Your task is to give the entries back exactly, leaving nothing out.

BEGIN Excerpted records

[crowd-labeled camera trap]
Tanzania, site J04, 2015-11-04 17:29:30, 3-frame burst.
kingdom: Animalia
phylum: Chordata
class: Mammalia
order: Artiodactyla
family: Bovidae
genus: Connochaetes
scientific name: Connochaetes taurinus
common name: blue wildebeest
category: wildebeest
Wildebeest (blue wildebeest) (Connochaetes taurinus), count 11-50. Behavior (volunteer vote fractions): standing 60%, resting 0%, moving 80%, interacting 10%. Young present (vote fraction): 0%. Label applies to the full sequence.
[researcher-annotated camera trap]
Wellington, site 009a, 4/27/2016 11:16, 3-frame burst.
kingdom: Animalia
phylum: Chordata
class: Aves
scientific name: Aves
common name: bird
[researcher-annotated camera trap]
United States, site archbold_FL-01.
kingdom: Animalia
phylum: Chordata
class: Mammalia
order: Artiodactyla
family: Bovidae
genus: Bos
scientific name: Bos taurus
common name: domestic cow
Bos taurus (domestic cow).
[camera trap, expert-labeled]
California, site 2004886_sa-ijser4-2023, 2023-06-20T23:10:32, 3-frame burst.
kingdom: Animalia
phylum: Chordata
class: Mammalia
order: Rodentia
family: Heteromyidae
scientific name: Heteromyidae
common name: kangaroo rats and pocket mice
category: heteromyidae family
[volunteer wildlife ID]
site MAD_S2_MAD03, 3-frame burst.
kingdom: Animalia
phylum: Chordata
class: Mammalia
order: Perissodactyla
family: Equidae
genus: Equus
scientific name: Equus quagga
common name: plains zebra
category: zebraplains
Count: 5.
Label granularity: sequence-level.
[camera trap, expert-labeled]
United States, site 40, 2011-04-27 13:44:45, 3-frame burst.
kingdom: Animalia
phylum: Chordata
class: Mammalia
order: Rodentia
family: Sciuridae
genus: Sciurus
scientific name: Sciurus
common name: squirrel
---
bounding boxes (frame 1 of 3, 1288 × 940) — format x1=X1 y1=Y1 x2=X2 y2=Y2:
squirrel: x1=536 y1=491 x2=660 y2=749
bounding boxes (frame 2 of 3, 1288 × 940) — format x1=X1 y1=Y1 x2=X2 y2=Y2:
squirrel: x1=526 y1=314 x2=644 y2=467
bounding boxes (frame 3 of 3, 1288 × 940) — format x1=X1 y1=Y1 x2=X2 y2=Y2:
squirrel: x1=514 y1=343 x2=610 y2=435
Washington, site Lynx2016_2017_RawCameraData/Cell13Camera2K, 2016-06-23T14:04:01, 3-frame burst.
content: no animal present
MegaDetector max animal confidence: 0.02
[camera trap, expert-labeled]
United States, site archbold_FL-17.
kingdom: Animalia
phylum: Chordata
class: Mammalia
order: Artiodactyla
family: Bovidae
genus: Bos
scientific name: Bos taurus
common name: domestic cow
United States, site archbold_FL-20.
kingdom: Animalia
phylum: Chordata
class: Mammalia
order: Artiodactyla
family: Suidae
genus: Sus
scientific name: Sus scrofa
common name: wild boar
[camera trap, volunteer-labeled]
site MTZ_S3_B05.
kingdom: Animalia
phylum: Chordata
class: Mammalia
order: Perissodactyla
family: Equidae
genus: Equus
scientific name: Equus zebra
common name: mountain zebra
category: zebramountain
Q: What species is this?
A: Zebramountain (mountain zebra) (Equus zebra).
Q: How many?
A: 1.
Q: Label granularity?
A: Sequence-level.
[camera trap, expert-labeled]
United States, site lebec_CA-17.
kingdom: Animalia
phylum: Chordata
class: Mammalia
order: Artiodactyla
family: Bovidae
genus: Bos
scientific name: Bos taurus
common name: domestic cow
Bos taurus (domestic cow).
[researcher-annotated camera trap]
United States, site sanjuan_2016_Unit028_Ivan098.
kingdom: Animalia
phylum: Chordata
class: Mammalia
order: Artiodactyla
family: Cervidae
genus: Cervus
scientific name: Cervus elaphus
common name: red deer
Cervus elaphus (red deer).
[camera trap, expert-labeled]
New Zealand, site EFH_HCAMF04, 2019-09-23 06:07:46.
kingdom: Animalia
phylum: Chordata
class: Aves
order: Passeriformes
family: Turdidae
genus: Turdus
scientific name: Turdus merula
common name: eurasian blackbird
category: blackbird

END Excerpted records

● **Worked solution**:
[crowd-labeled camera trap]
Tanzania, site J04, 2015-11-04 17:29:30, 3-frame burst.
kingdom: Animalia
phylum: Chordata
class: Mammalia
order: Artiodactyla
family: Bovidae
genus: Connochaetes
scientific name: Connochaetes taurinus
common name: blue wildebeest
category: wildebeest
Wildebeest (blue wildebeest) (Connochaetes taurinus), count 11-50. Behavior (volunteer vote fractions): standing 60%, resting 0%, moving 80%, interacting 10%. Young present (vote fraction): 0%. Label applies to the full sequence.
[researcher-annotated camera trap]
Wellington, site 009a, 4/27/2016 11:16, 3-frame burst.
kingdom: Animalia
phylum: Chordata
class: Aves
scientific name: Aves
common name: bird
[researcher-annotated camera trap]
United States, site archbold_FL-01.
kingdom: Animalia
phylum: Chordata
class: Mammalia
order: Artiodactyla
family: Bovidae
genus: Bos
scientific name: Bos taurus
common name: domestic cow
Bos taurus (domestic cow).
[camera trap, expert-labeled]
California, site 2004886_sa-ijser4-2023, 2023-06-20T23:10:32, 3-frame burst.
kingdom: Animalia
phylum: Chordata
class: Mammalia
order: Rodentia
family: Heteromyidae
scientific name: Heteromyidae
common name: kangaroo rats and pocket mice
category: heteromyidae family
[volunteer wildlife ID]
site MAD_S2_MAD03, 3-frame burst.
kingdom: Animalia
phylum: Chordata
class: Mammalia
order: Perissodactyla
family: Equidae
genus: Equus
scientific name: Equus quagga
common name: plains zebra
category: zebraplains
Count: 5.
Label granularity: sequence-level.
[camera trap, expert-labeled]
United States, site 40, 2011-04-27 13:44:45, 3-frame burst.
kingdom: Animalia
phylum: Chordata
class: Mammalia
order: Rodentia
family: Sciuridae
genus: Sciurus
scientific name: Sciurus
common name: squirrel
---
bounding boxes (frame 1 of 3, 1288 × 940) — format x1=X1 y1=Y1 x2=X2 y2=Y2:
squirrel: x1=536 y1=491 x2=660 y2=749
bounding boxes (frame 2 of 3, 1288 × 940) — format x1=X1 y1=Y1 x2=X2 y2=Y2:
squirrel: x1=526 y1=314 x2=644 y2=467
bounding boxes (frame 3 of 3, 1288 × 940) — format x1=X1 y1=Y1 x2=X2 y2=Y2:
squirrel: x1=514 y1=343 x2=610 y2=435
Washington, site Lynx2016_2017_RawCameraData/Cell13Camera2K, 2016-06-23T14:04:01, 3-frame burst.
content: no animal present
MegaDetector max animal confidence: 0.02
[camera trap, expert-labeled]
United States, site archbold_FL-17.
kingdom: Animalia
phylum: Chordata
class: Mammalia
order: Artiodactyla
family: Bovidae
genus: Bos
scientific name: Bos taurus
common name: domestic cow
United States, site archbold_FL-20.
kingdom: Animalia
phylum: Chordata
class: Mammalia
order: Artiodactyla
family: Suidae
genus: Sus
scientific name: Sus scrofa
common name: wild boar
[camera trap, volunteer-labeled]
site MTZ_S3_B05.
kingdom: Animalia
phylum: Chordata
class: Mammalia
order: Perissodactyla
family: Equidae
genus: Equus
scientific name: Equus zebra
common name: mountain zebra
category: zebramountain
Q: What species is this?
A: Zebramountain (mountain zebra) (Equus zebra).
Q: How many?
A: 1.
Q: Label granularity?
A: Sequence-level.
[camera trap, expert-labeled]
United States, site lebec_CA-17.
kingdom: Animalia
phylum: Chordata
class: Mammalia
order: Artiodactyla
family: Bovidae
genus: Bos
scientific name: Bos taurus
common name: domestic cow
Bos taurus (domestic cow).
[researcher-annotated camera trap]
United States, site sanjuan_2016_Unit028_Ivan098.
kingdom: Animalia
phylum: Chordata
class: Mammalia
order: Artiodactyla
family: Cervidae
genus: Cervus
scientific name: Cervus elaphus
common name: red deer
Cervus elaphus (red deer).
[camera trap, expert-labeled]
New Zealand, site EFH_HCAMF04, 2019-09-23 06:07:46.
kingdom: Animalia
phylum: Chordata
class: Aves
order: Passeriformes
family: Turdidae
genus: Turdus
scientific name: Turdus merula
common name: eurasian blackbird
category: blackbird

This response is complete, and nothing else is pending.